▶ **Your goal**
Your job with the data below: print everything from the line that holds "本町商店街 (東大阪市)_c0001670_18322530.jpg" down to the line that holds "2019年初级会计资格考试《初级会计实务》真题试卷直播点评", ends included, exactly, and nothing else.

▶ **Data excerpts**
○ ○ ○ ○
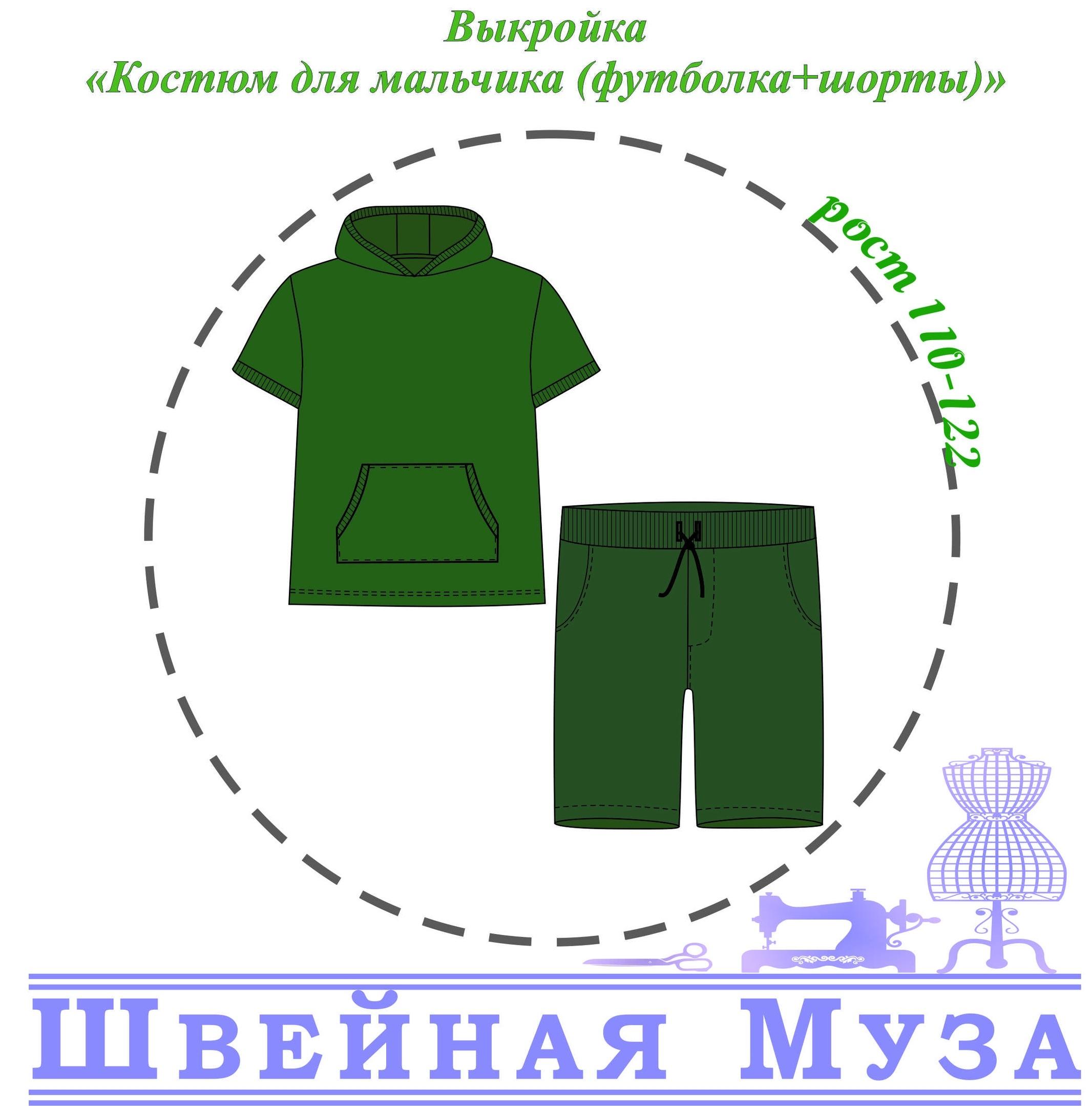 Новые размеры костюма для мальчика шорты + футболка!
○ ○ ○ ○
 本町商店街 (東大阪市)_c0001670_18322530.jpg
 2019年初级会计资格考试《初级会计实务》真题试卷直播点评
○ ○ ○ ○
▶ **Written answer**
 本町商店街 (東大阪市)_c0001670_18322530.jpg
 2019年初级会计资格考试《初级会计实务》真题试卷直播点评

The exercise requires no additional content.